The Washington Census Equity Fund, a statewide pooled fund managed by Philanthropy Northwest, announced $800,000 in funding to 28 organizations and tribes supporting communities across Washington. In addition, the Regional Census Fund, established by Seattle Foundation, King County and City of Seattle, is investing $710,000 through 21 grants to nonprofits serving historically underrepresented communities in King County.
“This unprecedented partnership lays the groundwork for future joint philanthropic efforts, with a proven model of more inclusive collaboration that can be nimble and responsive to community needs,” said Kiran Ahuja, CEO of Philanthropy Northwest.
Promoting a collaborative grantmaking strategy ensures organizations and tribes throughout Washington receive early funding to catalyze census planning and mobilization in hard-to-count communities.

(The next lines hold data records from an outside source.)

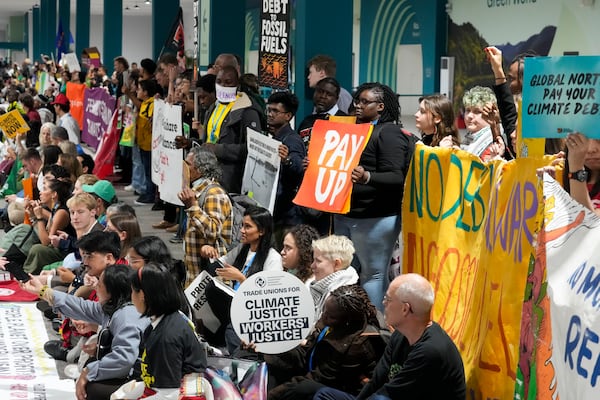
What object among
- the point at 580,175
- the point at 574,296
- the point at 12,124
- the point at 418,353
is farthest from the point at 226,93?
the point at 12,124

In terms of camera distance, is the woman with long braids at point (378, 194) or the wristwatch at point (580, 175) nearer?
the wristwatch at point (580, 175)

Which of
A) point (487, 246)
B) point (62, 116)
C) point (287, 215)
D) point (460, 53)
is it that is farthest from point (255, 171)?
point (460, 53)

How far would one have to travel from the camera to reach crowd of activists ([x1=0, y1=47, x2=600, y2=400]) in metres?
4.96

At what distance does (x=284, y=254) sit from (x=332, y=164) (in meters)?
0.75

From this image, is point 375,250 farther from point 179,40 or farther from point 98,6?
point 98,6

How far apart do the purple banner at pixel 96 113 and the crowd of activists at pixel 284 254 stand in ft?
18.4

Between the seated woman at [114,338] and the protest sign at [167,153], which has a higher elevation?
the protest sign at [167,153]

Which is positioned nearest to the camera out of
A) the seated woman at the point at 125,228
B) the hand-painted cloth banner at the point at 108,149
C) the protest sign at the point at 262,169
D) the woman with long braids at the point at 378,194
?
Result: the woman with long braids at the point at 378,194

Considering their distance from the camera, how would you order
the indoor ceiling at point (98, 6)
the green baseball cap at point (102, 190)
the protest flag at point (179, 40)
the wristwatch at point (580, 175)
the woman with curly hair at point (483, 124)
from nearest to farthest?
the wristwatch at point (580, 175) → the woman with curly hair at point (483, 124) → the green baseball cap at point (102, 190) → the protest flag at point (179, 40) → the indoor ceiling at point (98, 6)

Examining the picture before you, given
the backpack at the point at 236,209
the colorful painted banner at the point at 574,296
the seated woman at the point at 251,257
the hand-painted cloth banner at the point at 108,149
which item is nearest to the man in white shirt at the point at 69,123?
the hand-painted cloth banner at the point at 108,149

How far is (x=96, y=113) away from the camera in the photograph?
16609 millimetres

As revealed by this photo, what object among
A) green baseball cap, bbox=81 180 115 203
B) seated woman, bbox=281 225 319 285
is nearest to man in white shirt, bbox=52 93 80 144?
green baseball cap, bbox=81 180 115 203

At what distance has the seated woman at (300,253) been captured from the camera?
662cm

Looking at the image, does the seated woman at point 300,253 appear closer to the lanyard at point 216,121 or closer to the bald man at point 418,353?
the bald man at point 418,353
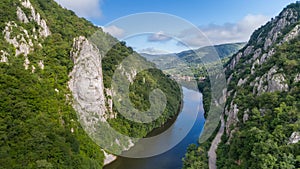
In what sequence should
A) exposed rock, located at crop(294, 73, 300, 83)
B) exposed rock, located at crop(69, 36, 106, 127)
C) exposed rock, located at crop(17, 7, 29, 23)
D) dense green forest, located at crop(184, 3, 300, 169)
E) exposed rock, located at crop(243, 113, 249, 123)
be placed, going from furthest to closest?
exposed rock, located at crop(69, 36, 106, 127)
exposed rock, located at crop(17, 7, 29, 23)
exposed rock, located at crop(243, 113, 249, 123)
exposed rock, located at crop(294, 73, 300, 83)
dense green forest, located at crop(184, 3, 300, 169)

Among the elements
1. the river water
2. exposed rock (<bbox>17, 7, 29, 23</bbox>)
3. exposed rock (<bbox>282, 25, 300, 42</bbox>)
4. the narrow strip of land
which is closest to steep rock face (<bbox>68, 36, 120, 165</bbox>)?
the river water

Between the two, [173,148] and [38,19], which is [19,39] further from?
[173,148]

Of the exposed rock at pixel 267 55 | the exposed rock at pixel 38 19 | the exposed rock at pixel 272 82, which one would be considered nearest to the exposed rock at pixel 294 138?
the exposed rock at pixel 272 82

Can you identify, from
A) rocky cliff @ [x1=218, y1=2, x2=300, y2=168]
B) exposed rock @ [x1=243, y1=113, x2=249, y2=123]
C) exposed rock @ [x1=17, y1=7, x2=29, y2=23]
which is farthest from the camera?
exposed rock @ [x1=17, y1=7, x2=29, y2=23]

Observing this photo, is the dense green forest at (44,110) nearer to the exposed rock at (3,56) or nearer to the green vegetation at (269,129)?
the exposed rock at (3,56)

Washington State received a total of $16.7 billion from 55 federal spending programs in 2016. Each person counted leads to significant resources to support critical programs and services including transportation, health care, education and housing.

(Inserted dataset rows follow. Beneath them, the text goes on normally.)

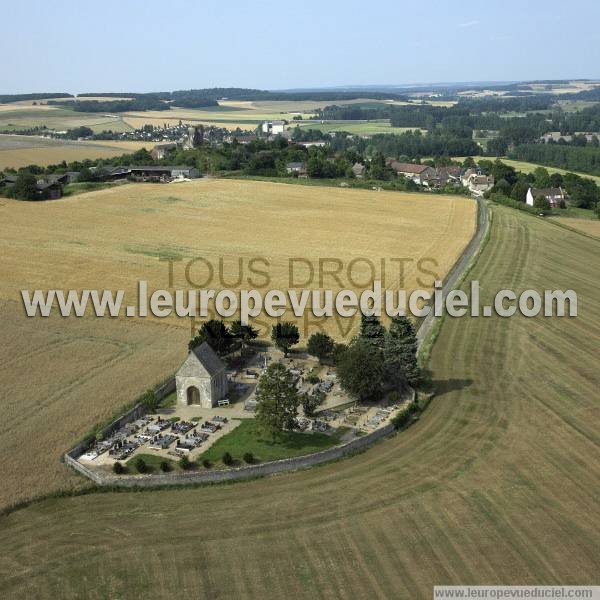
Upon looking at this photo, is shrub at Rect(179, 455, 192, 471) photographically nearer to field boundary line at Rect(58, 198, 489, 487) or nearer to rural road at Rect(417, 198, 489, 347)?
field boundary line at Rect(58, 198, 489, 487)

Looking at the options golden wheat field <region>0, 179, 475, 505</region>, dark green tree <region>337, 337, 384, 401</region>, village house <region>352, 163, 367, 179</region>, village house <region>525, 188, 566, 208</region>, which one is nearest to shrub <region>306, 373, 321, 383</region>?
dark green tree <region>337, 337, 384, 401</region>

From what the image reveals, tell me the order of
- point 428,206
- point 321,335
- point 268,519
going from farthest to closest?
point 428,206 → point 321,335 → point 268,519

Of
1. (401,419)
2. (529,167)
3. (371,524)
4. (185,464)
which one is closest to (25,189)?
(185,464)

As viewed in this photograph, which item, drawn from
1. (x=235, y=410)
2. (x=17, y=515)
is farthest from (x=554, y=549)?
(x=17, y=515)

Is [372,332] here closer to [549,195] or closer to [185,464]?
[185,464]

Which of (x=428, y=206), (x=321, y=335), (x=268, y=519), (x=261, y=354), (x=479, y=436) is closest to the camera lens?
(x=268, y=519)

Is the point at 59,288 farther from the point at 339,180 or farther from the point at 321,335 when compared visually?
the point at 339,180
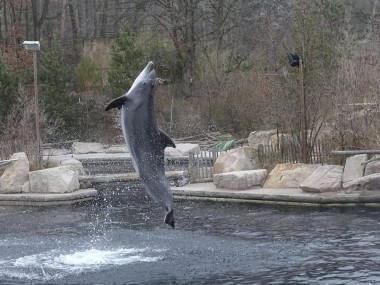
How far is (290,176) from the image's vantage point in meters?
16.8

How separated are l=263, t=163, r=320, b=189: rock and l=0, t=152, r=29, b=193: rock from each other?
5840 mm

Risks to the success of the 2020 Census include a new online format, a lack of testing and a shortage of federal funding for outreach. The new online innovations increase the potential to omit residents where housing has grown or changed, to overlook those with less computer literacy or broadband access, and to undercount young children, people of color, rural populations, low-income residents and other hard-to-count communities.
An overwhelming number of Washington organizations and tribes are ready to engage their communities on the 2020 Census with early funding to support census planning and mobilization in hard-to-count communities.

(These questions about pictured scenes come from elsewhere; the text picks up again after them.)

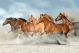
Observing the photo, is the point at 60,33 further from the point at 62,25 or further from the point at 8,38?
the point at 8,38

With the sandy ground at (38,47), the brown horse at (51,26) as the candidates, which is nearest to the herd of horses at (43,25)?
the brown horse at (51,26)

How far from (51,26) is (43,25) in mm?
478

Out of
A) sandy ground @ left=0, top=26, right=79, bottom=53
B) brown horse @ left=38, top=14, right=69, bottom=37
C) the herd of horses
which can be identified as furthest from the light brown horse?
brown horse @ left=38, top=14, right=69, bottom=37

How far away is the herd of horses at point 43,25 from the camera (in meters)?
18.2

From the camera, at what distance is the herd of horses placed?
18156mm

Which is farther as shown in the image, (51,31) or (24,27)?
(24,27)

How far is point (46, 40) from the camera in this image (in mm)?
16938

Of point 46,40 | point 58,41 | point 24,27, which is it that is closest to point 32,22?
point 24,27

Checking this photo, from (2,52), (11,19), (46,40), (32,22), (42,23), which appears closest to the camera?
(2,52)

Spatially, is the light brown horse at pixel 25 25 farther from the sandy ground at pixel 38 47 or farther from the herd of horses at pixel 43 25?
the sandy ground at pixel 38 47

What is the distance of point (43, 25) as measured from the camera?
18406 millimetres

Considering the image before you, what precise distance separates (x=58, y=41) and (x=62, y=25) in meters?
3.58


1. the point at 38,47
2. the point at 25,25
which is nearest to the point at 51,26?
the point at 25,25

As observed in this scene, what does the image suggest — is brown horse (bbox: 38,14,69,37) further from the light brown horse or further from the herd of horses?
the light brown horse
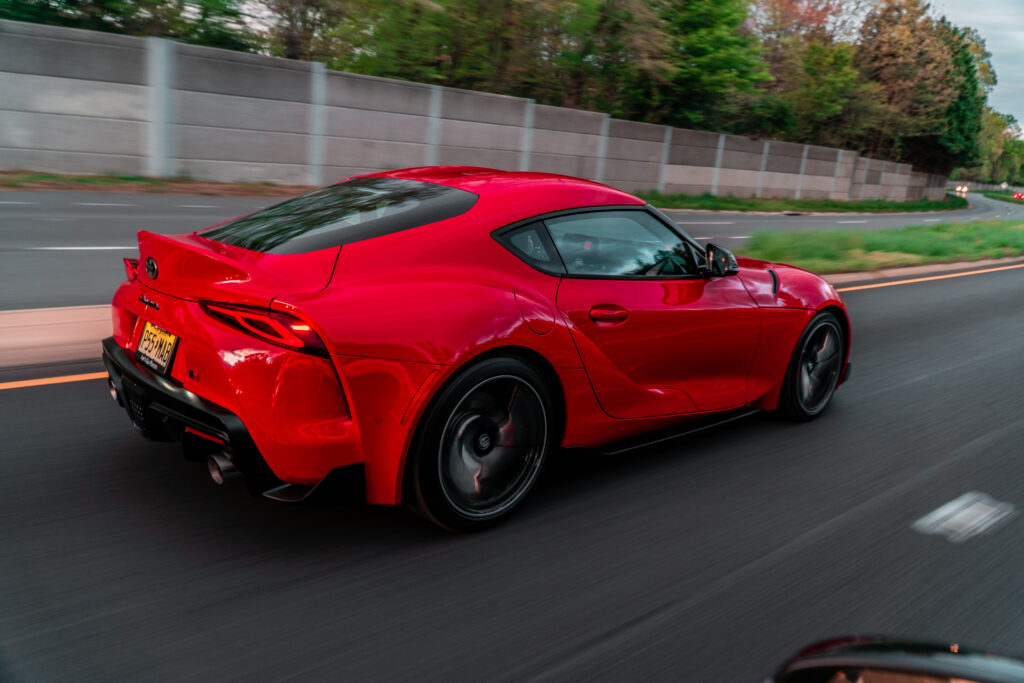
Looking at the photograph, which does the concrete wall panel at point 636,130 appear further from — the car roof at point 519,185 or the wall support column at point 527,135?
the car roof at point 519,185

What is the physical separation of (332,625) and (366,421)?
681 mm

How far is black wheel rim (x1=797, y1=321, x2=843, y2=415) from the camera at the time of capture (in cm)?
509

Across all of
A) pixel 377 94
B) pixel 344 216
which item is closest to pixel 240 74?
pixel 377 94

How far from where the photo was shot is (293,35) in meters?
21.5

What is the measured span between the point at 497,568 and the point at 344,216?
5.14 feet

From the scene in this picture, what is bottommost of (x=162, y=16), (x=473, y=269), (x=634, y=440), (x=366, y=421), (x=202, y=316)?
(x=634, y=440)

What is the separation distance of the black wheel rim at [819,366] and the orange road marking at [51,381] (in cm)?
417

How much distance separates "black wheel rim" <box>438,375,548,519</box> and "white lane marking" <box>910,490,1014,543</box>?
1782 millimetres

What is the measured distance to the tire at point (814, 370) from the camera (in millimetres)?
5008

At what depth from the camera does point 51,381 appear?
484 centimetres

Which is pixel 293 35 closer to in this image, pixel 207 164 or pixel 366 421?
pixel 207 164

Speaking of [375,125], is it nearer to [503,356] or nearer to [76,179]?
[76,179]

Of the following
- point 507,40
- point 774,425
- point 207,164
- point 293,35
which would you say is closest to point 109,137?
point 207,164

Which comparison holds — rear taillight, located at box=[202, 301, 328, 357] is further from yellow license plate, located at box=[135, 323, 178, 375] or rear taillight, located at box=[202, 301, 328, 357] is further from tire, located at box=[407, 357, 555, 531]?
tire, located at box=[407, 357, 555, 531]
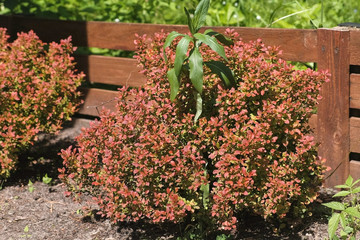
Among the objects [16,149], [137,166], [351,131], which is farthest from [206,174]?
[16,149]

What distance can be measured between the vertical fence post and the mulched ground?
27cm

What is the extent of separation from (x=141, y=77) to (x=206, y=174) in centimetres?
171

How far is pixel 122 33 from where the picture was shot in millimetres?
4930

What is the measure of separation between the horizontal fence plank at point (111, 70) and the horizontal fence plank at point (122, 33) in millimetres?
135

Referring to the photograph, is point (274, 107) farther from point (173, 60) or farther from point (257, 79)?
point (173, 60)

“While we know that the $1.5 million released is not nearly enough for communities to continue this important work, we hope that this funding will catalyze strategies within communities and set them up to apply for additional funding through other avenues, including applying for state funding,” said Ahuja.
A robust and accurate census matters to philanthropy, a sector committed to promoting vibrant and equitable communities and relies on data to better direct resources to the most critical populations and issues in the region.
Philanthropic partnerships are also supporting the release of nearly $15 million in state funding this summer to effectively reach hard-to-count communities. Cross-sector partnerships with the state Office of Financial Management, communities and tribes allow for thoughtful collaboration to ensure a complete and accurate count in Washington.
“These awards are a huge step forward for Washington’s 2020 Census efforts,” said Marc Baldwin, lead for census activities at the Office of Financial Management. “The collaboration with these organizations, and the fact that these grants came out before the state funds has provided incredibly valuable insights about how to make the overall state effort more effective.”
The Washington Census Equity Fund and Regional Fund will engage in a second round of funding in the Fall. Grantees and applicants are encouraged to utilize both the state and private funding opportunities to engage, participate and lead localized efforts within communities on the importance and benefits of an accurate count.
Grantees from the Washington Census Equity Fund include: Clark County Latino Youth Leadership Conference, Communities of Color Coalition, Community to Community Development, Consejo Counseling and Referral Services, Council on American-Islamic Relations Washington, Cowlitz Indian Tribe, Entre Hermanos, Hmong Association of Washington, Innovia Foundation, Korean Community Service Center, Latino Community Fund of Washington State, Latino Educational Training Institute, Lummi Nation, More Equitable Democracy, Northwest Kenyan Community Association, NW Native Census Alliance, Passages Family Support, Refugee & Immigrant Services Northwest, Refugee Connections Spokane, Shoalwater Bay Indian Tribe, Spokane Immigrant Rights Coalition, The Noble Foundation, Tri-Cities Counts, Washington Census Alliance, Washington Nonprofits, Whidbey Community Foundation, Yakama/Yakima el Censo 2020, Youth and Family Link.
Washington Census Equity Fund
The Bill & Melinda Gates Foundation seeded the fund with its initial investment to Philanthropy Northwest, fiscal manager of the Washington Census Equity Fund. The Equity Fund partnership currently comprises 25 partners and has $1.8 million in philanthropic investment. Launched on April 1, it prioritizes funding for outreach in hard-to-count communities and supports education, community outreach, regional communications, policy advocacy and other “Get Out the Count” activities by community-based organizations and tribes.
Seattle Foundation contributed $500,000 to this effort and is administering the fund. The City of Seattle and King County each invested $250,000, and City of Bellevue invested $50,000 for a total of $1.05 million. Launched on April 15, it supports trusted community-based organizations to conduct effective outreach in hard-to-count communities including organizing, educating and activating residents in historically underrepresented communities, including communities of color, immigrants and refugees, native people, LGBTQ residents and others.